Ruobing Bai is an assistant professor in the Department of Mechanical and Industrial Engineering at Northeastern University. He received his BS in Theoretical and Applied Mechanics at Peking University in 2012, and PhD in Engineering Sciences at Harvard University in 2018. He was a postdoctoral fellow in the Department of Mechanical and Civil Engineering at California Institute of Technology from 2018 to 2020. He is the recipient of the Chun-Tsung Scholar in Peking University, the Haythornthwaite Research Initiation Award from the Applied Mechanics Division of American Society of Mechanical Engineers (ASME), and the Extreme Mechanics Letters (EML) Young Investigator Award.

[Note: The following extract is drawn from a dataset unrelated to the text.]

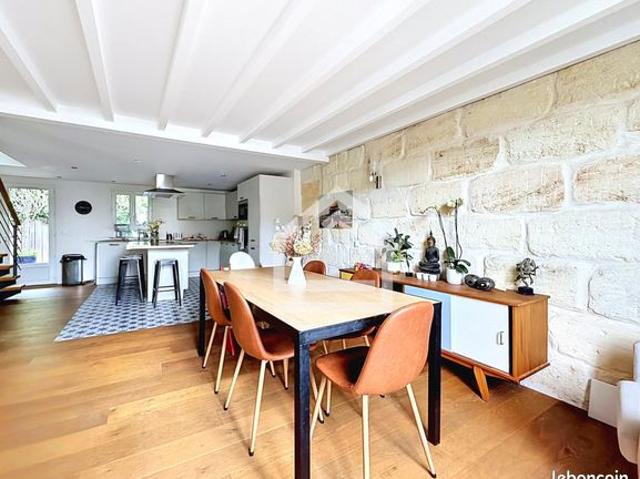 Maison de ville 5 pièces 150 m²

Research in the Bai group aims to combine theory and experiment in areas including solid mechanics, soft active materials, fracture and toughening of materials, adhesion, and sustainable materials, for applications such as soft robotics, advanced manufacturing, human-machine interfaces, and human health.

Atomistic simulations to develop novel materials and understand their behavior

Abstract: The properties of materials are highly dependent on their structures, which include morphologies, grain boundaries, phases, atomic structures, Etc. In particular, the atomic structures determine the limit of their properties, which are the unique characteristics of each material. However, predicting physical properties and understanding their origins demand accurate electronic structure and atomic structure calculations, which require a lot of computational resources. Over the past few decades, computational power has been tremendously improved, enabling atomistic simulations on a reasonable length and time scale to answer such questions. Accordingly, high-throughput calculations, data mining, and machine-learning(ML) solutions have been becoming mainstream in materials research.

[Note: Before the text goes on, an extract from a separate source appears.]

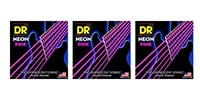 DR / NPE-10 NEON PINK Medium 3セット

In this talk, we introduce our effort to understand the atomic structure and materials property relationship to practical application in the next-generation battery and semiconductor materials using atomistic simulation tools such as; ab initio Density Functional Theory, Classical Molecular Dynamics, and ML algorithms. First, we present newly developed active materials for next-generation rechargeable battery applications, which include novel cathode and electrolyte materials. And then, we exhibit the structure-property relationship to describe dielectric properties using the ML algorithm and intuition of fundamental physics. These examples will sufficiently show atomistic simulation’s practical application to materials research.

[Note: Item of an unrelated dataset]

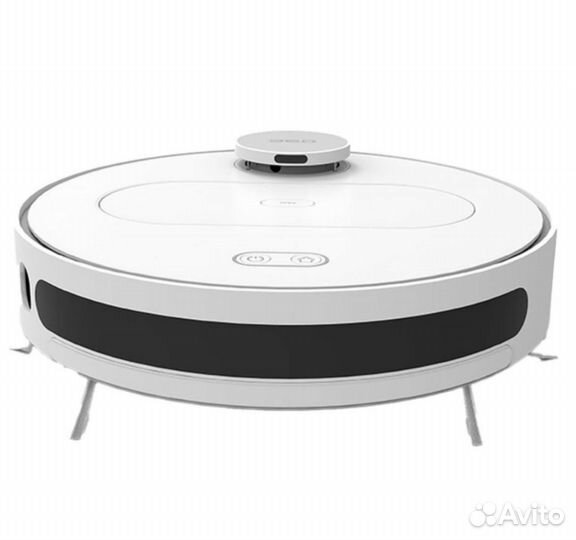 Робот-пылесос 360 S6 White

Biographical Sketch: Dr. Shin is a Sr. Staff Engineer and Project Leader in the Advanced Materials Lab at Samsung Semiconductor Inc (SSI). He studies theoretical and computational materials science through computational modeling, simulation, and Artificial-intelligence driven materials discoveries for energy harvesting, conversion, and storage materials.

Dr. Shin received his Ph.D. in Materials Science and Engineering at Boston University in 2012 and held a Chemistry Postdoc Fellow position in the Energy Storage and Distributed Resources Division at Lawrence Berkeley National Laboratory. He worked as Research Engineer at Samsung Research America before joining SSI.